● Aim of the exercise:
Can you continue the passage below on withdrawing tendered notes, picking up after its final line?

*** Page extract Section Begins ***

Withdrawal of Tenders.
Except as
otherwise provided in the Prospectus, tenders of notes may be
withdrawn at any time on or prior to the expiration date. For a
withdrawal of tendered notes to be effective, a written or
facsimile transmission notice of withdrawal must be received by
the exchange agent on or prior to the expiration date at its
address set forth on the cover of this Letter of Transmittal.
Any such notice of withdrawal must (1) specify the name of
the person who tendered the notes to be withdrawn,
(2) identify the notes to be withdrawn, including the
certificate number or numbers shown on the particular
certificates evidencing such notes (unless such notes were
tendered by book-entry transfer) and the aggregate principal
amount represented by such notes, and (3) be signed by the
holder of such notes in the same manner as the original
signature on the Letter of Transmittal by which such notes were
tendered (including any required signature guarantees), or be
accompanied by (i) documents of transfer sufficient to have
the trustee register the transfer of the notes into the name of
the person withdrawing such notes, and (ii) a properly
completed irrevocable proxy authorizing such person to effect
such withdrawal on behalf of such holder. If the notes to be
withdrawn have been delivered or otherwise identified to the
exchange agent, a signed notice of withdrawal is effective
immediately upon written or facsimile notice of such withdrawal
even if physical release is not yet effected.
Any permitted withdrawal of notes may not be rescinded. Any
notes properly withdrawn will thereafter be deemed not validly
tendered for purposes of the exchange offer. However, properly
withdrawn notes may be retendered by following one of the
procedures described in the Prospectus under the caption
The Exchange Offer Procedures for
Tendering at any time prior to the expiration date.
4.
Partial Tenders.

*** Page extract Section Ends ***
*** Dataset content Section Begins ***

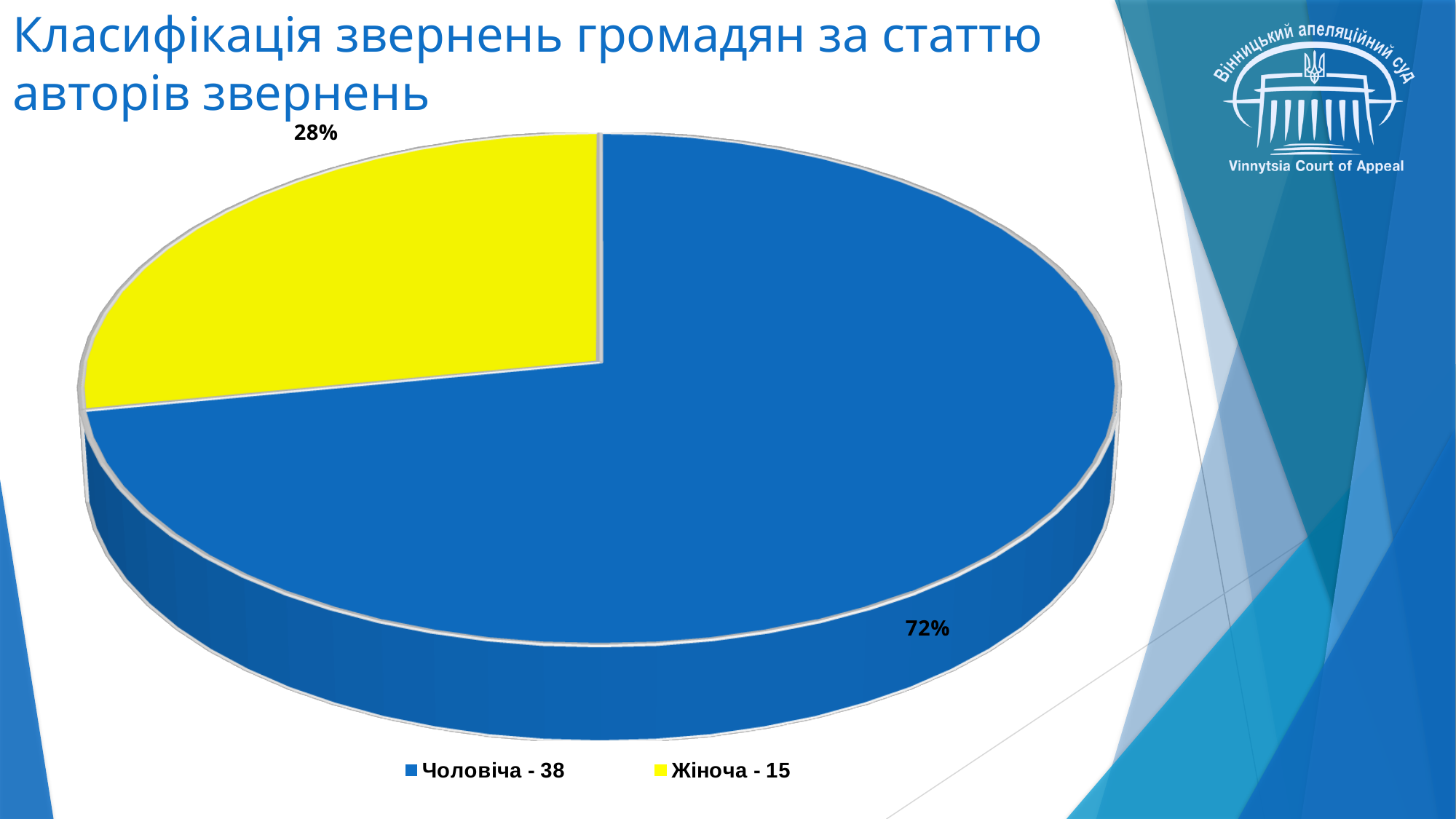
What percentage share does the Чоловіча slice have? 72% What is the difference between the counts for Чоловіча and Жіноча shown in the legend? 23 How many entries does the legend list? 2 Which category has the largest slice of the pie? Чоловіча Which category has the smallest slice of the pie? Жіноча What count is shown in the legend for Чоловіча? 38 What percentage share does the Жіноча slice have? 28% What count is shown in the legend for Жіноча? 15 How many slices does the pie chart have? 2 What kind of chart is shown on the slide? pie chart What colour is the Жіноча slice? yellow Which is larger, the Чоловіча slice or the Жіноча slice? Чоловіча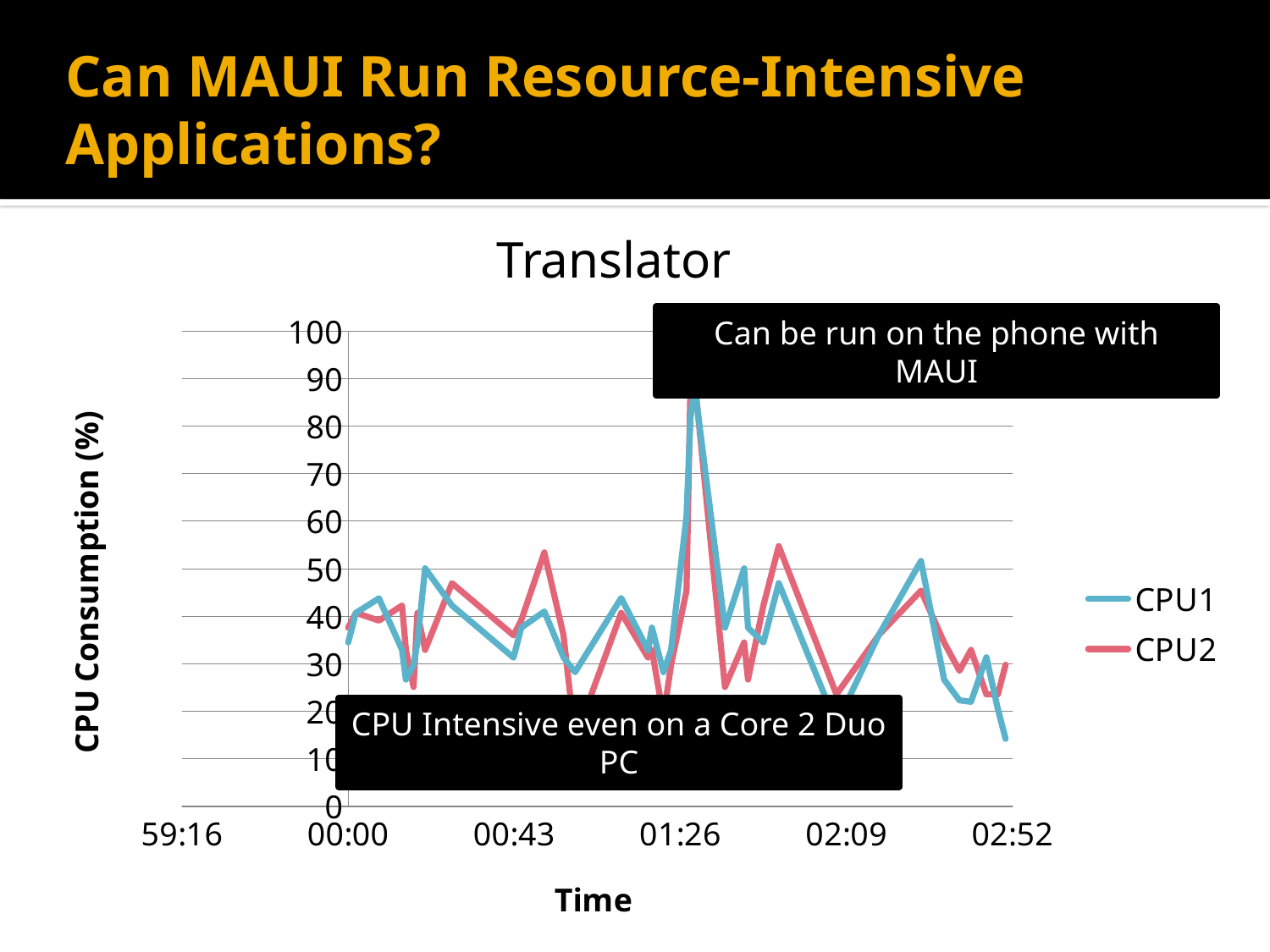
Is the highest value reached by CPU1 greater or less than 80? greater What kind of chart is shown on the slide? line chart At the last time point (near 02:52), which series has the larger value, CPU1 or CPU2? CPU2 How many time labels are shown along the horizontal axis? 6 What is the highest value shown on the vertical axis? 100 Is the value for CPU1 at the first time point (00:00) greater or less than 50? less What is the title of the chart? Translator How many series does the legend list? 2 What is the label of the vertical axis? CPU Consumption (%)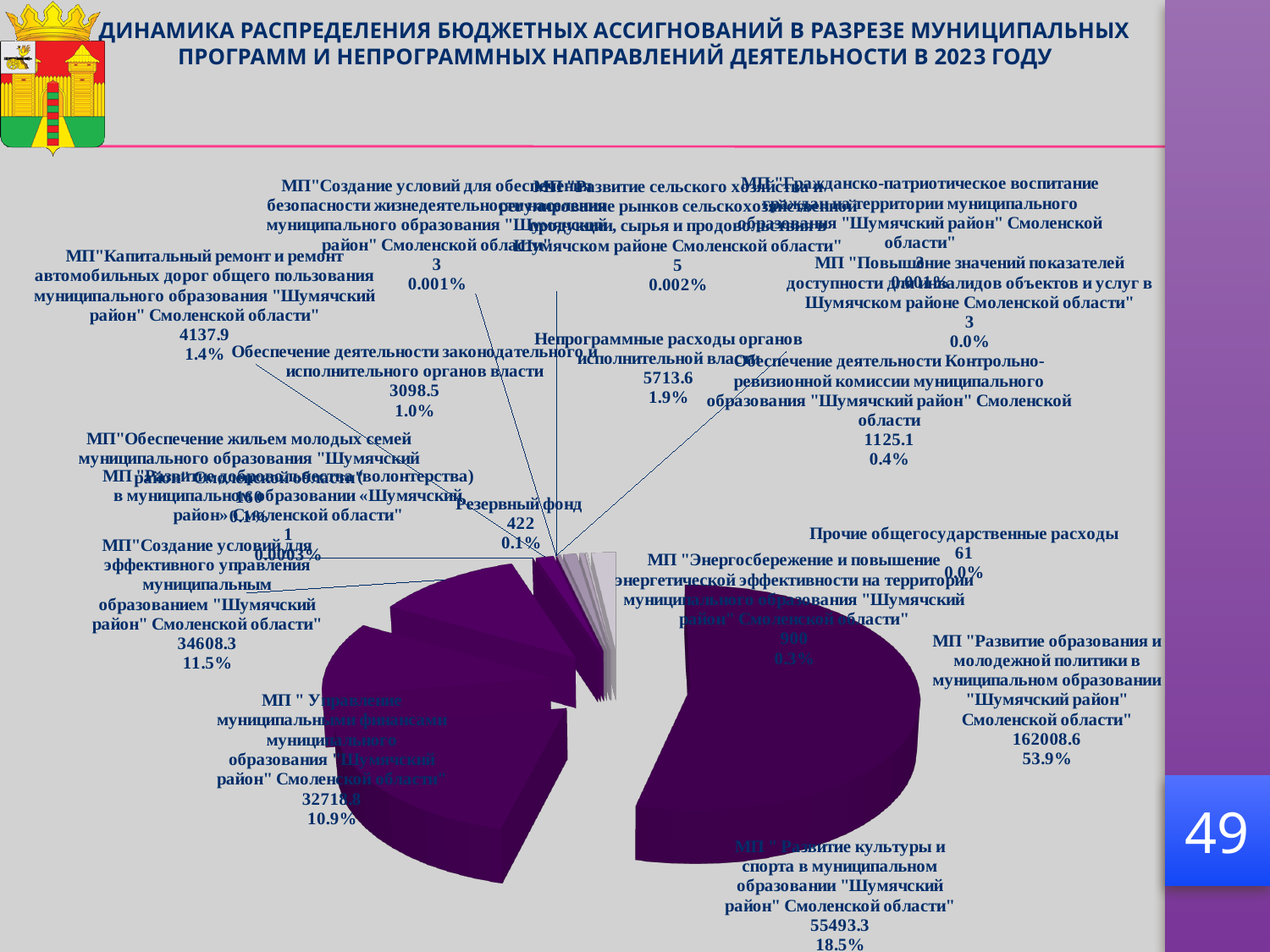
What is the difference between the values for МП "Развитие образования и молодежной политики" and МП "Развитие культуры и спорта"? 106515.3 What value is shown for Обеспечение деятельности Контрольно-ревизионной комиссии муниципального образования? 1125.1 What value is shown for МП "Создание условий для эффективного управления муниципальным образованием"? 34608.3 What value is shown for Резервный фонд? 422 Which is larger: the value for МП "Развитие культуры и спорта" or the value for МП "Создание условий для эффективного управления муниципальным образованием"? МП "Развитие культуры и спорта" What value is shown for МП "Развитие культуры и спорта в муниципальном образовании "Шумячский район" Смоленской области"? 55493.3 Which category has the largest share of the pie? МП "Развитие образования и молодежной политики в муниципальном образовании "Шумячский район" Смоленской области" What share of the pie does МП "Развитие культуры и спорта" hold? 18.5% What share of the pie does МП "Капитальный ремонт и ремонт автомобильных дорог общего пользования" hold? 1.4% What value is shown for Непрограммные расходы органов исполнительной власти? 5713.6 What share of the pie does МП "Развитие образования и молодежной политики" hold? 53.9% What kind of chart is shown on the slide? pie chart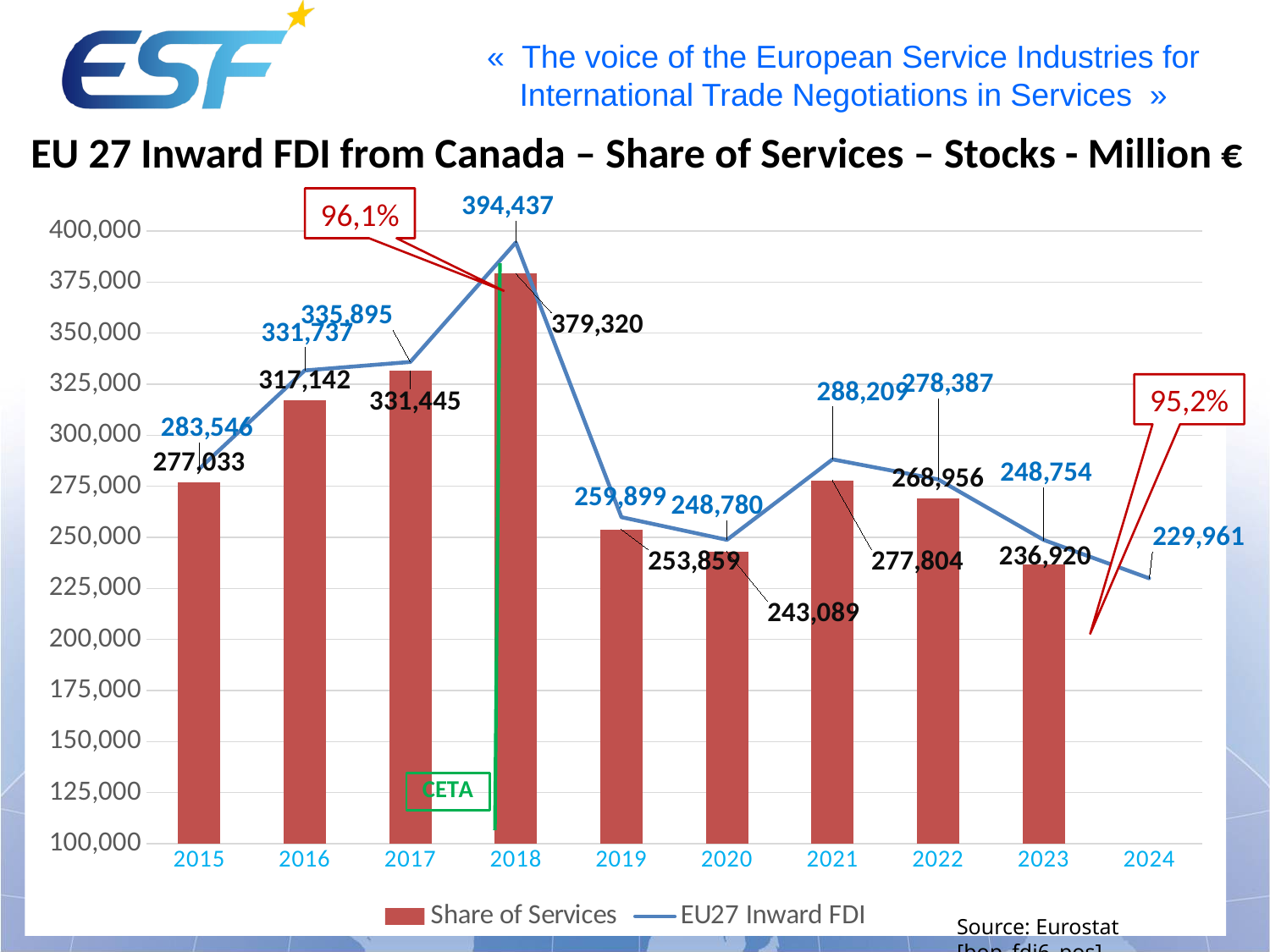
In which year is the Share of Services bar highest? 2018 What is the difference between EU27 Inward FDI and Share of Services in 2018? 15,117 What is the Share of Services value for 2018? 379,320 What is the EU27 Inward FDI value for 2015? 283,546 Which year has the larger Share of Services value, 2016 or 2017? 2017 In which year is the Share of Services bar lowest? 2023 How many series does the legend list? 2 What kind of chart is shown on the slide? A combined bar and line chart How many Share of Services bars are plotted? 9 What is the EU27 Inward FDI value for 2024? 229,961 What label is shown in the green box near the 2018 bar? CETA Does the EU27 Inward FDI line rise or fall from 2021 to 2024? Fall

*** Dataset content Section Ends ***

● Exercise response:
Tenders of notes
pursuant to the exchange offer will be accepted only in
principal amounts of at least Ps.1,000,000 and in integral
multiples of Ps.100,000 in excess thereof. If less than the
entire principal amount of any notes evidenced by a submitted
certificate is tendered, the tendering holder must fill in the
principal amount tendered in the last column of the box entitled
Description of Notes herein. The entire principal
amount represented by the certificates for all notes delivered
to the exchange agent will be deemed to have been tendered
unless otherwise indicated. If the entire principal amount of
all notes held by the holder is not tendered, certificates for
the principal amount of notes not tendered and Exchange Notes
issued in exchange for any notes tendered and accepted will be
sent (or, if tendered by book-entry transfer, returned by credit
to the account at Euroclear or Clearstream designated herein) to
the holder unless otherwise provided in the appropriate box on
this Letter of Transmittal (see Instruction 6), as soon as
practicable following the expiration date.
5.
Signature on this Letter of Transmittal; Bond Powers
and Endorsements; Guarantee of Signatures.
If
this Letter of Transmittal is signed by the registered holder(s)
of the Outstanding Notes tendered hereby, the signature must
correspond with the name(s) as written on the face of
certificates without alteration, enlargement or change
whatsoever. If this Letter of Transmittal is signed by a
participant in Euroclear or Clearstream whose name is shown as
the owner of the notes tendered hereby, the signature must
correspond with the name shown on the security position listing
the owner of the notes.
If any of the notes tendered hereby are owned of record by two
or more joint owners, all such owners must sign this Letter of
Transmittal. If any tendered notes are registered in different
names on several certificates, it will be necessary to complete,
sign and submit as many copies of this Letter of Transmittal and
any necessary accompanying documents as there are different
names in which certificates are held.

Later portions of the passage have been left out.